Tate contends that there is a lot of see, including three plans to launch a violent fascist revolution involving some of the leading public figures in the land and a series of spying episodes which have only now come to light. He identifies a number of ‘familiar names from aristocratic fascist circles’ including the Duke of Buccleuch who had attended Hitler’s fiftieth birthday celebration in Berlin in 1939. Later he was earmarked for the Quisling cabinet’s ‘food and agriculture’ brief in the event of a successful coup.

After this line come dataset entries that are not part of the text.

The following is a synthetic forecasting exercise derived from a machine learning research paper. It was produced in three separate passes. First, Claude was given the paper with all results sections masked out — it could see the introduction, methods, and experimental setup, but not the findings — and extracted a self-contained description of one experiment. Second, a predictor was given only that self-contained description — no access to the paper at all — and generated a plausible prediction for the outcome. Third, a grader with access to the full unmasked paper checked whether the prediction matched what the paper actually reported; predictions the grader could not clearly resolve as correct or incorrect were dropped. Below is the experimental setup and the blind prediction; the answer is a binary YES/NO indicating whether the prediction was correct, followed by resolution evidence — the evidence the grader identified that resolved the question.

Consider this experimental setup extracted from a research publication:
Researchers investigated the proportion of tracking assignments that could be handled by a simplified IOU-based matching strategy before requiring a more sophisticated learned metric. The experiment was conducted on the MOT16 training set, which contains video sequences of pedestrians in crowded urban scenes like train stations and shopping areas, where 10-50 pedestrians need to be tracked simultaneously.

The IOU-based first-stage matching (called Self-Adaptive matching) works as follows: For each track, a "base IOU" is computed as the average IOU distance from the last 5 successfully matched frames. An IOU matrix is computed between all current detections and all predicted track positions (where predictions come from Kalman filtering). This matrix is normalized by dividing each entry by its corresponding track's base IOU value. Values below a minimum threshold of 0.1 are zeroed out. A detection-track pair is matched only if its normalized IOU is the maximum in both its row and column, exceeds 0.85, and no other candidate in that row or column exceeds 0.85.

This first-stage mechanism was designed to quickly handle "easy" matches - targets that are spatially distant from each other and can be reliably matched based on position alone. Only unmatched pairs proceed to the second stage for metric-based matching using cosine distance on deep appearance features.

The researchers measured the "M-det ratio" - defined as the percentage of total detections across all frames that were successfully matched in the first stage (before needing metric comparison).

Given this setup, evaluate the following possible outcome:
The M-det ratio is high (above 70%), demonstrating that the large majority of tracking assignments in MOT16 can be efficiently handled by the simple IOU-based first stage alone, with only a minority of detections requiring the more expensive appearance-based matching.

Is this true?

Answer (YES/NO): YES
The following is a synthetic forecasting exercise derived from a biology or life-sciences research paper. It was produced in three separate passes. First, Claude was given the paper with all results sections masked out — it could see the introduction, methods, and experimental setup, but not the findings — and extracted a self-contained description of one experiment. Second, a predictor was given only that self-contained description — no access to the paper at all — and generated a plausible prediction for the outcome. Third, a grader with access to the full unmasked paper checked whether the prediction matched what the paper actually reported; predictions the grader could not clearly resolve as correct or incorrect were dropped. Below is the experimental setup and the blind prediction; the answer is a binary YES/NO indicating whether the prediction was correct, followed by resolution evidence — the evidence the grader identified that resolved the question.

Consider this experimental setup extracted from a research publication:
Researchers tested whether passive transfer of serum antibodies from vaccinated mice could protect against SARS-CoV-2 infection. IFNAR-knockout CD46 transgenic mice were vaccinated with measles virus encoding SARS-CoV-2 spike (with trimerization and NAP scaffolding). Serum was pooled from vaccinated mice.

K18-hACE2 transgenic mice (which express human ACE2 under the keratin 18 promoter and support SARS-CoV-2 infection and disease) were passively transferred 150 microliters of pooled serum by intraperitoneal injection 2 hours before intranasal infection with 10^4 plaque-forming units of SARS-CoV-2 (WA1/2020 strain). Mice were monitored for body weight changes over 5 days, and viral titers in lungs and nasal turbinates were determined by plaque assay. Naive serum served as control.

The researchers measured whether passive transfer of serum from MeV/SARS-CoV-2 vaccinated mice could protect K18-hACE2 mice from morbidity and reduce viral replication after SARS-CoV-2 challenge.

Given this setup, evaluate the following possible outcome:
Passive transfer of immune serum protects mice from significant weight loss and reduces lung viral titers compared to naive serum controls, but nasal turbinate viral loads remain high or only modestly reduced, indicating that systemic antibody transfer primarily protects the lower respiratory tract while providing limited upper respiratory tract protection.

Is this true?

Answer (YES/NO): NO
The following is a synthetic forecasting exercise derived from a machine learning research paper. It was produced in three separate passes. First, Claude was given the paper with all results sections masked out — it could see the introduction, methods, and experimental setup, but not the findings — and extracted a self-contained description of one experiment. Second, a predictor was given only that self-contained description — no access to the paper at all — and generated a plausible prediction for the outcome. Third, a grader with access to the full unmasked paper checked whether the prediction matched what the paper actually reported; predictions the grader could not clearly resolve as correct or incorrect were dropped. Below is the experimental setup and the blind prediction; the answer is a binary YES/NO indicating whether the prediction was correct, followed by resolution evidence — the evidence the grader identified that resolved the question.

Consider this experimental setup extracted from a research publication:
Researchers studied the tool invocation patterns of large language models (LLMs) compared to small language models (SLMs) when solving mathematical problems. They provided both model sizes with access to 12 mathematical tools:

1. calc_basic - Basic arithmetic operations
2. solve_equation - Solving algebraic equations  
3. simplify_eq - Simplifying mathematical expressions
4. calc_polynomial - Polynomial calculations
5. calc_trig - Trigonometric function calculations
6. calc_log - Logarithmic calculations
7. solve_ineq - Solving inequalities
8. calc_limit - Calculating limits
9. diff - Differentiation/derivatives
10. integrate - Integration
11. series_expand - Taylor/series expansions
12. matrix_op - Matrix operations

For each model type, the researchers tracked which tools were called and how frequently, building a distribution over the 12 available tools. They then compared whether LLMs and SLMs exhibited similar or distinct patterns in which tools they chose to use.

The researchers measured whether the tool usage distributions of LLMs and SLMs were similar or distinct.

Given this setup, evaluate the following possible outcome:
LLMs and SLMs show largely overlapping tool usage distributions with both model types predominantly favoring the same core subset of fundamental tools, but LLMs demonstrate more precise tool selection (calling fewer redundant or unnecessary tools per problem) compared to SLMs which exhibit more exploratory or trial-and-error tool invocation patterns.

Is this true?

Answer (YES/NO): NO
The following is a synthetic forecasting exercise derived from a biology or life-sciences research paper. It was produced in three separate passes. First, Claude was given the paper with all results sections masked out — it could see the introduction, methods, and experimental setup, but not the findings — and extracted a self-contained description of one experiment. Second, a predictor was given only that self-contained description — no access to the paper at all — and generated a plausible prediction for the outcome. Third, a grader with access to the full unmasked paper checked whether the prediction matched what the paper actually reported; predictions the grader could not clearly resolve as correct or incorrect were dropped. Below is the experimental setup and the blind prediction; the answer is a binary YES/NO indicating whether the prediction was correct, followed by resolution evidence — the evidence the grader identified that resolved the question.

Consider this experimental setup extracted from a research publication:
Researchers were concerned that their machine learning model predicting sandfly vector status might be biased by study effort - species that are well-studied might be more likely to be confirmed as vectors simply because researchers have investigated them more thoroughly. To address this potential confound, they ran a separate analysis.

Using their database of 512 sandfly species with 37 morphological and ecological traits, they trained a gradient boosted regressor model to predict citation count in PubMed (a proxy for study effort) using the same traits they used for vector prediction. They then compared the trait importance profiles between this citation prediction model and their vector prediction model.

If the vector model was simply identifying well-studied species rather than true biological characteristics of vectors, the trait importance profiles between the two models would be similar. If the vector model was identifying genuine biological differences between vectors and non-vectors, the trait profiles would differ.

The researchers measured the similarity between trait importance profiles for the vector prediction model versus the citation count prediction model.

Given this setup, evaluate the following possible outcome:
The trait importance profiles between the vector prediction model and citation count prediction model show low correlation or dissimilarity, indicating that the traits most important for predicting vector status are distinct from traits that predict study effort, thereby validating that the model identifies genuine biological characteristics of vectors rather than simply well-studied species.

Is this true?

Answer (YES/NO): YES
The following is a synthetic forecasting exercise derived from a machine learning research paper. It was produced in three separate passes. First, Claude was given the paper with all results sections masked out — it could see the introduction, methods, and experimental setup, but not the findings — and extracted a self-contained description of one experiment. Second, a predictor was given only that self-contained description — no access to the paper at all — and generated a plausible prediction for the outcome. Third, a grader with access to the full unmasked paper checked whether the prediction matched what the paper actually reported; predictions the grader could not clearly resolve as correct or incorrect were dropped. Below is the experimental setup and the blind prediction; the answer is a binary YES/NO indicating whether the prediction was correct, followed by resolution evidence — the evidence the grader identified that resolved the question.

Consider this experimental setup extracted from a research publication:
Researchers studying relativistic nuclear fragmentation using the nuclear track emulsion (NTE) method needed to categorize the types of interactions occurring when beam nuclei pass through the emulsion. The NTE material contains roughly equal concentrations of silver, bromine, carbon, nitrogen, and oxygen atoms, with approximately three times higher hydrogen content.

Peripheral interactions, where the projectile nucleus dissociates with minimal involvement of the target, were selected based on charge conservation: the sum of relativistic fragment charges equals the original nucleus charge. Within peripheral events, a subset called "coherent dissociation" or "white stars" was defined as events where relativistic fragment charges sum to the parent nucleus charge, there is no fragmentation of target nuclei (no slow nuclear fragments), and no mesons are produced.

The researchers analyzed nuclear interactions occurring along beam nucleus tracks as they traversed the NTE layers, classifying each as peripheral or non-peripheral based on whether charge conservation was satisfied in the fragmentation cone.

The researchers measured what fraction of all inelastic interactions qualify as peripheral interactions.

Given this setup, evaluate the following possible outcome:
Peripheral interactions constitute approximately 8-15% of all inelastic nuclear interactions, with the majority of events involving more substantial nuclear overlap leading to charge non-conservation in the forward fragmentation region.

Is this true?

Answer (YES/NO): NO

Buccleuch was not the only Scottish connection. The Duke of Bedford who was to be Prime Minister in the putative ‘Coalition Government of National Security’ also had a Scottish estate. Archibald ‘Jock’ Ramsay was the Conservative MP for South Midlothian and Peebles and his anti-Semitism was ‘obsessive and overwhelming’. In 1939 he formed ‘The Right Club’, one of a bewildering array of fascist organisations in Britain but probably the most effective. Within six months ‘it would penetrate sensitive government ministries, the armed forces the police and even MI5 itself.’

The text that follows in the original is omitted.